You can read old newspapers to see it was widely recognized that FDR’s policies were reminiscent of Mussolini/Hitler/Stalin, and not in a negative sense:
https://www.nytimes.com/1933/05/07/archives/vast-tides-that-stir-the-capital-behind-the-tremendous-activity-and.html
At the time, fascism was considered to have the goals of helping the common man and installing public safety nets. Including shuttering various government agencies (FDR campaigned on drastically cutting the government, but then of course replaced the cuts with new agencies). You can find other quotes from Mussolini praising FDR and vice versa.
So I have to disagree. That comment appears to be ahistorical.
Anoneuoid –
I agree that you seem to be not even trying. Seeing you reference the authority of the NYTimes’ political analysis is really quite amusing – especially since you cherry-picked a fringe opinion.
Other commenters have nailed it. FDR was called a dictator by tycoons who hated income tax and child-labor bans; his crime was siding with labor.

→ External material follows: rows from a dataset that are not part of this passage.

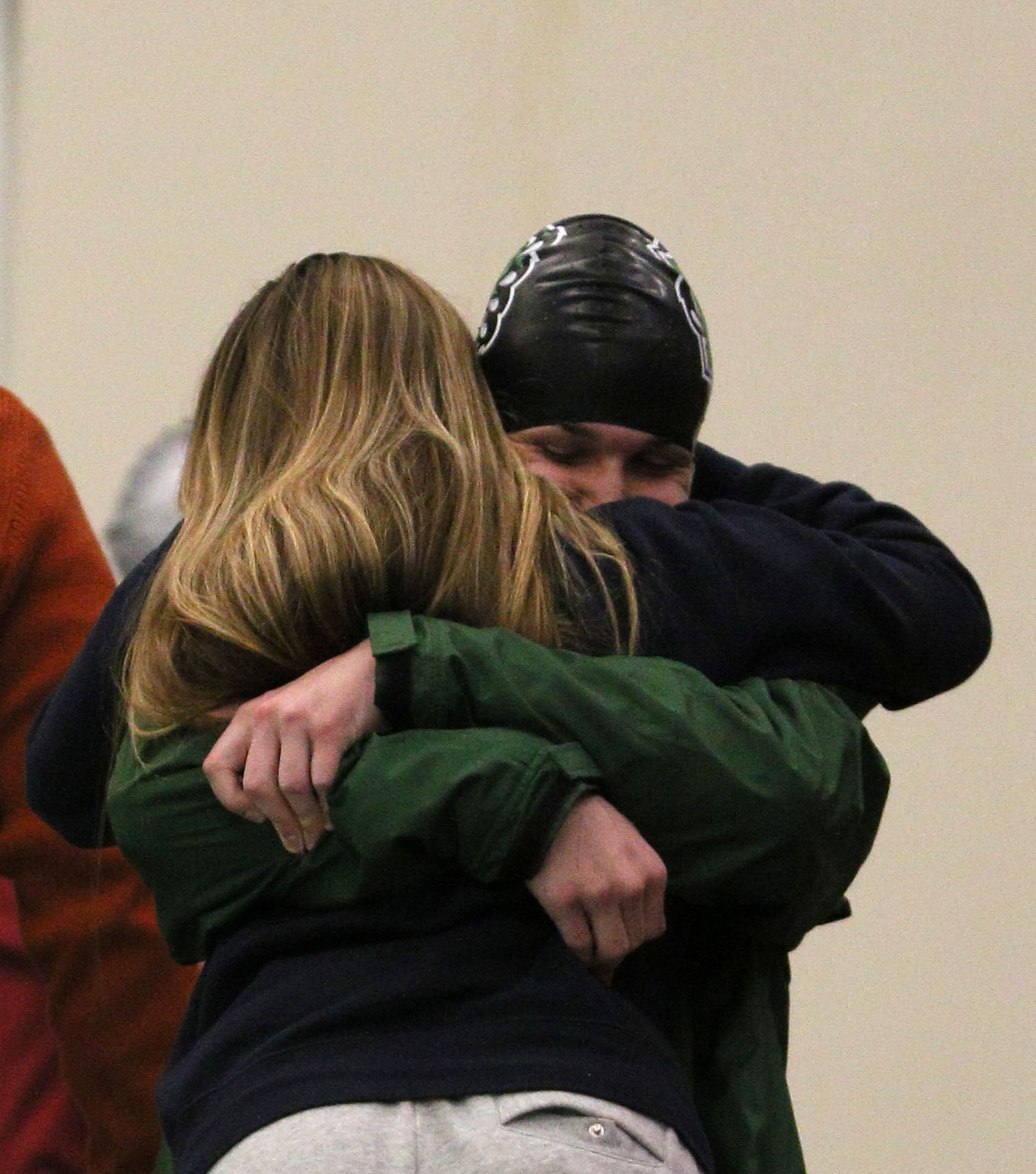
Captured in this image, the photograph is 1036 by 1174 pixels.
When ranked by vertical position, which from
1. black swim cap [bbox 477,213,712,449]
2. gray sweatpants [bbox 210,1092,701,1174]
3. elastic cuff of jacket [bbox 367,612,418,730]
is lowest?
gray sweatpants [bbox 210,1092,701,1174]

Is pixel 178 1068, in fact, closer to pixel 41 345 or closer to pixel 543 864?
pixel 543 864

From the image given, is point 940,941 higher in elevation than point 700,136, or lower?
lower

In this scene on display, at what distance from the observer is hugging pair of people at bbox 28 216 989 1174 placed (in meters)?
0.84

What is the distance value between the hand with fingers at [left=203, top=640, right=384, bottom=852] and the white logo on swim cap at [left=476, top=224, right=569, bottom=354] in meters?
0.40

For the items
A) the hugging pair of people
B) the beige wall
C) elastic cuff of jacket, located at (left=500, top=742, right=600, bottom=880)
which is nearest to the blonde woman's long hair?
the hugging pair of people

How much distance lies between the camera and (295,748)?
2.92 ft

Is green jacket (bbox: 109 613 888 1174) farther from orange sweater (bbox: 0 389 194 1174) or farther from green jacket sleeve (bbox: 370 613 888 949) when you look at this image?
orange sweater (bbox: 0 389 194 1174)

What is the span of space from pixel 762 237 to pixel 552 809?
6.36 ft

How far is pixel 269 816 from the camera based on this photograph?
900 millimetres

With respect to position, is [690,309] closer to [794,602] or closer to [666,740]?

Trump’s indeed the “Bizarro FDR”: slashing top-tax rates, gutting the SEC’s enforcement budget by 42%, pardoning crypto fraudsters, and axing 1.8 million public-sector jobs in nine months (CBO says 2.1 million more by 2027). One built the safety net to end a depression; the other’s ripping it up to start one.
Anon:
Yeah, please limit yourself to just one trolling comment per thread. One such comment is ok–it can stimulate useful responses–, but more than that just fills us up with slop.
Not a troll Andrew, but I have no problem not mentioning this ever again after this last note.
It has been discussed on your blog before when I did some research into the beliefs of the time. Fascism was simply not viewed in the negative light it is today, here it is according to Orwell:
https://statmodeling.stat.columbia.edu/2024/10/29/props-to-the-liberal-anticommunists-of-the-1930s-1950s/
Its odd that I easily find citations for my beliefs and “get in trouble” for pointing this out. My mind could easily be changed if someone applied some effort to show otherwise.
Another difference from the 1960s is the role (or absence thereof) of the press. If you watch the mainstream news, the weather gets a chunk of airtime every night and there are the endless drug commercials, but very little political news appears. Nothing on the Republican-only briefing on the military actions (I stand prepared to be proved wrong tonight) and nothing on the use of full restraints in deportations (a matter seeming to only bother Democrats – it seems worth reporting that no Republicans find it worth asking questions about). We know that the media has been threatened by this administration and we are seeing the results. Of course the background difference is that little journalism left (a topic from yesterday’s Senate committee meeting – also not reported on) to begin with. That committee hearing was interesting it itself – the apparent bipartisan concerns about media concentration and executive branch pressure dissolved into Republicans only interested in Biden pressure during COVID and Democrats trying to bring up current administrative pressures that go beyond anything I can recall (reaching apparently deaf ears among Republican members). I think the points made about more diverse views within the parties in the 1960s as well as within the Democratic party today – compared with little within the Republican party today – are valid points.
There is the matter of what gets reported on (nothing about the Senate hearings, for example). And now the concerns about whether the reporting is appropriately “balanced.” Again, I don’t believe this is new. But I don’t recall this degree of media pressure and silence in the 1960s. Maybe I just don’t recall it.